● Parts of the exercise
a) Name the qualities with which, according to the appraisal myths text, an appraiser should conduct services.
b) What does the appraisal myths text say you are entitled by law to demand from your lender?

━━━━━ Excerpt provided

Appraisal myths debunked
It is required by law that an appraiser needs to be state-licensed to write appraisals for federally-supported real estate sales in California. Also by law, you are entitled to demand a copy of the finished appraisal report from your lender. Contact The Appraisal Firm if you have any questions about the appraisal procedure.
Myth: Market value must be the same as the assessed value of the property.
Fact: This is not often the case; most states do support the idea that the assessed value is the same as market value, but not always. Often when interior remodeling has been done and the assessor is has not investigated the improvement or other homes in the area have not been reassessed for quite a while, it may vary wildly.
Myth: Depending on if the appraisal is produced for the buyer or the seller, the opinion of value of the home will vary.
Fact: The appraiser has no personal interest in the result of the report and should conduct services with independence, objectivity and impartiality - no matter for whom the appraisal is conducted.

━━━━━━━━━━
━━━━━ Stored data

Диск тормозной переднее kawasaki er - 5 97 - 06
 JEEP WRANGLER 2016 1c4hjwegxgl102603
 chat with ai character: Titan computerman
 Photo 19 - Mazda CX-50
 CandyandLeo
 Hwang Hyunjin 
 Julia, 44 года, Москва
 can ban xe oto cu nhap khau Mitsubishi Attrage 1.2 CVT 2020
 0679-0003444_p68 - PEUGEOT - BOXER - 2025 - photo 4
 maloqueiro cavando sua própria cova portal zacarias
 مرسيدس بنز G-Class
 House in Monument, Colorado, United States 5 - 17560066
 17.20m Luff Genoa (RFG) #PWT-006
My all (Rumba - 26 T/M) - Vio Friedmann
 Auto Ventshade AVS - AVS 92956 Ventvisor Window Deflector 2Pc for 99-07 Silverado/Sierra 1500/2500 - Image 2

━━━━━━━━━━

● Answers
a) Independence, objectivity, impartiality

b) A copy of the finished appraisal report.